Amenorrhea is often a sign of another health problem rather than a disease itself, and it can happen for many reasons. It can occur as a natural part of life, such as during pregnancy or breastfeeding. It can also be a sign of a health problem, such as polycystic ovary syndrome (PCOS). Because amenorrhea is associated with health conditions that are also linked to infertility, understanding amenorrhea is an important part of NICHD’s research on infertility and fertility.
What causes primary amenorrhea?
Primary amenorrhea (failure of menses to occur by age 16) can result from two main causes:
- Chromosomal or genetic abnormalities: can cause the ovaries to stop functioning normally.
- Problems with the hypothalamus or pituitary gland in the brain: can cause an imbalance of hormones that can prevent periods from starting. Conditions such as eating disorders, excessive exercise, and extreme physical or psychological stress or a combination of these factors can also disrupt the normal functioning of the hypothalamus or pituitary gland, delaying the onset of menstruation.
- physical problems: such as missing reproductive organs or blockage of reproductive passageways can also lead to primary amenorrhea. Missing portions of the reproductive tract can cause endocrine disruptions and may combine with hypothalamic or pituitary problems to prevent menstruation. Blockages may also prevent menstrual bleeding, making it seem like a girl has primary amenorrhea, even if her menstrual cycles are actually normal.
What causes secondary amenorrhea?
Secondary amenorrhea (missing three menstrual periods in a row or not having periods for at least 6 months after menstruating normally) can result from various causes, such as:
- Medications and therapies: Certain birth control pills, injectable contraceptives, and hormonal intrauterine devices (IUDs), certain antidepressants and blood pressure medications, can increase the levels of a hormone that prevents ovulation and the menstrual cycle. Chemotherapy and radiation treatments for hematologic cancer (including blood, bone marrow, and lymph nodes) and breast or gynecologic cancer can destroy estrogen-producing cells and eggs in the ovaries, leading to amenorrhea. Sometimes scar tissue can occurs after a dilation and curettage (D&C), a procedure in which tissue is removed from the uterus to diagnose or treat heavy bleeding or to clear the uterine lining after a miscarriage, a cesarean section, or treatment for uterine fibroids.

Records supplied:
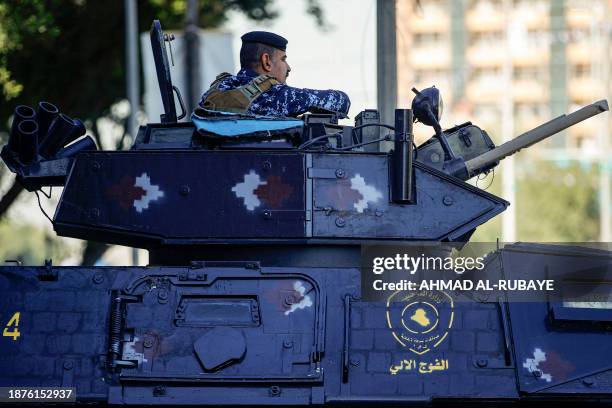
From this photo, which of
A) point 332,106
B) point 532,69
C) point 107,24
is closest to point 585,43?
point 532,69

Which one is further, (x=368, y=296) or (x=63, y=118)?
(x=63, y=118)

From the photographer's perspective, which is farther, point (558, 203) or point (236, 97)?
point (558, 203)

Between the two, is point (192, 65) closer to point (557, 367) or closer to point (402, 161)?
point (402, 161)

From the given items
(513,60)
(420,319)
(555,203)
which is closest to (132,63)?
(420,319)

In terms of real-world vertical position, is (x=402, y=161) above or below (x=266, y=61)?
below

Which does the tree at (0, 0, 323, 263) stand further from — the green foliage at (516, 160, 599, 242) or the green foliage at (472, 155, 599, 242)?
the green foliage at (516, 160, 599, 242)

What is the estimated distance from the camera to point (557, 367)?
9797mm

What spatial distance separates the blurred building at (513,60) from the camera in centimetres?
10338

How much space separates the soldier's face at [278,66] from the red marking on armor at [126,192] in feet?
5.29

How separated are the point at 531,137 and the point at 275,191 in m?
2.22

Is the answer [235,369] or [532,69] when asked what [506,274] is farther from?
[532,69]

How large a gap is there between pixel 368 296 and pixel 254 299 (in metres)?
0.79

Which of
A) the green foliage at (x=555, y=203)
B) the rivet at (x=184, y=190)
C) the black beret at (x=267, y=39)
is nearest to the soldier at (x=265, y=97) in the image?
the black beret at (x=267, y=39)

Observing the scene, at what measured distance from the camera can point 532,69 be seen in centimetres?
10650
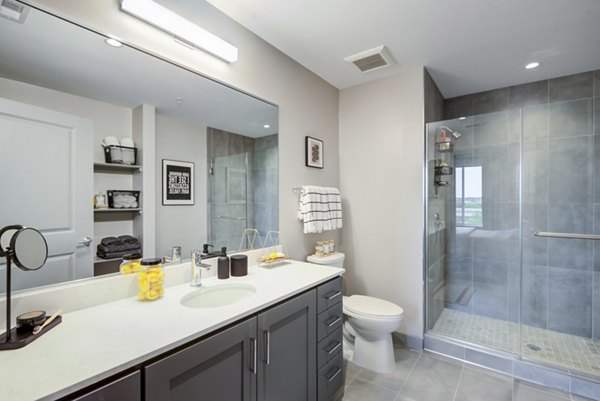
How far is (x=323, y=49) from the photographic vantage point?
6.98ft

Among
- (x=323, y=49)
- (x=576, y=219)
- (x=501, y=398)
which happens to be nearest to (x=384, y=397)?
(x=501, y=398)

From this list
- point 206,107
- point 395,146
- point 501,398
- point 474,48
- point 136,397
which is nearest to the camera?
point 136,397

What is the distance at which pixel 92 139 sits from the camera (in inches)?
A: 46.3

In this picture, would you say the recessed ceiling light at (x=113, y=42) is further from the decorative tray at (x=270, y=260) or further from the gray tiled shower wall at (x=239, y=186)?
the decorative tray at (x=270, y=260)

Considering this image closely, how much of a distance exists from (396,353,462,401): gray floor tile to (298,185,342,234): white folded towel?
1.25 metres

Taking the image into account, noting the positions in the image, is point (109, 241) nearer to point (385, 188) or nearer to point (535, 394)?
point (385, 188)

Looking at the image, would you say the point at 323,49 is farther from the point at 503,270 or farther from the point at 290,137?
the point at 503,270

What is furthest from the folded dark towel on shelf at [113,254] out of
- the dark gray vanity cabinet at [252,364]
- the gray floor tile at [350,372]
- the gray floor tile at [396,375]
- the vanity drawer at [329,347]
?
the gray floor tile at [396,375]

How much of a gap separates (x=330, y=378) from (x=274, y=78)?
2064 millimetres

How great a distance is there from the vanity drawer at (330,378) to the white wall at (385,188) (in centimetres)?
102

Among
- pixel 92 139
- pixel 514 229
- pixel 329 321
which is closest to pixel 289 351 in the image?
pixel 329 321

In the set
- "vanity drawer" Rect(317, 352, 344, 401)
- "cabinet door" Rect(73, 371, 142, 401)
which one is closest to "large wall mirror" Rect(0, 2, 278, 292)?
"cabinet door" Rect(73, 371, 142, 401)

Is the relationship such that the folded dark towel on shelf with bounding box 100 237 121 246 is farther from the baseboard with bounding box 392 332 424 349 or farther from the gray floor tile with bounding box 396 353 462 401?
the baseboard with bounding box 392 332 424 349

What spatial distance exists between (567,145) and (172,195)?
3257 mm
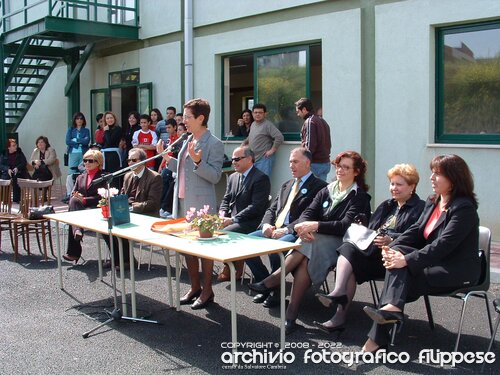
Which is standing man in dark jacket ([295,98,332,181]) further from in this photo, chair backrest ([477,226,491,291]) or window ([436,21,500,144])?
chair backrest ([477,226,491,291])

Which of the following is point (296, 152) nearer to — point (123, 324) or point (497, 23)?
point (123, 324)

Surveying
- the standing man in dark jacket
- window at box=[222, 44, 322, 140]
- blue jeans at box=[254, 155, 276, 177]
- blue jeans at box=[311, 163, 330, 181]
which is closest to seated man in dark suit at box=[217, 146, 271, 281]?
the standing man in dark jacket

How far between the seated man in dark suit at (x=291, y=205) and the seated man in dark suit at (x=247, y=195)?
0.90ft

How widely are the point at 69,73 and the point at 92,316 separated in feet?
36.9

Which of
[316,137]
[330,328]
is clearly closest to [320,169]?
[316,137]

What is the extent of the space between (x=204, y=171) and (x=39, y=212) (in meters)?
3.16

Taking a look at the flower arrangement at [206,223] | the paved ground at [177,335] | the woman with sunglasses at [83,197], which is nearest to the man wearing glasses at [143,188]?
the woman with sunglasses at [83,197]

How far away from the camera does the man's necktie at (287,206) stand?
19.1 ft

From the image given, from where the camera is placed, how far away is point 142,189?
7160 mm

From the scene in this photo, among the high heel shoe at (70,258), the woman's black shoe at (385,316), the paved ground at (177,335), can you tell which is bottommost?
the paved ground at (177,335)

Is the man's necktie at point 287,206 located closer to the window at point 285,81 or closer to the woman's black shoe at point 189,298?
the woman's black shoe at point 189,298

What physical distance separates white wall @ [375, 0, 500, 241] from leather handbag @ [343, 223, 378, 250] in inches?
152

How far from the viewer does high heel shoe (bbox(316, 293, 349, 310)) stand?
4633 millimetres

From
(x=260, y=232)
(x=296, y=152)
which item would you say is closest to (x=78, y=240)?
(x=260, y=232)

Tasks to carry out:
1. List the medications that the amenorrhea passage says can increase the levels of a hormone that prevents ovulation and the menstrual cycle.
2. According to the amenorrhea passage, why is understanding amenorrhea an important part of NICHD's research on infertility and fertility?
3. Reproduce the amenorrhea passage starting with "- physical problems: such" and going on through "causes secondary amenorrhea?".
Use nothing but the amenorrhea passage as your source.

Solutions to the problems:
1.
- Certain birth control pills
- Injectable contraceptives
- Hormonal intrauterine devices (IUDs)
- Certain antidepressants
- Blood pressure medications

2. Amenorrhea is associated with health conditions that are also linked to infertility.

3.
- physical problems: such as missing reproductive organs or blockage of reproductive passageways can also lead to primary amenorrhea. Missing portions of the reproductive tract can cause endocrine disruptions and may combine with hypothalamic or pituitary problems to prevent menstruation. Blockages may also prevent menstrual bleeding, making it seem like a girl has primary amenorrhea, even if her menstrual cycles are actually normal.
What causes secondary amenorrhea?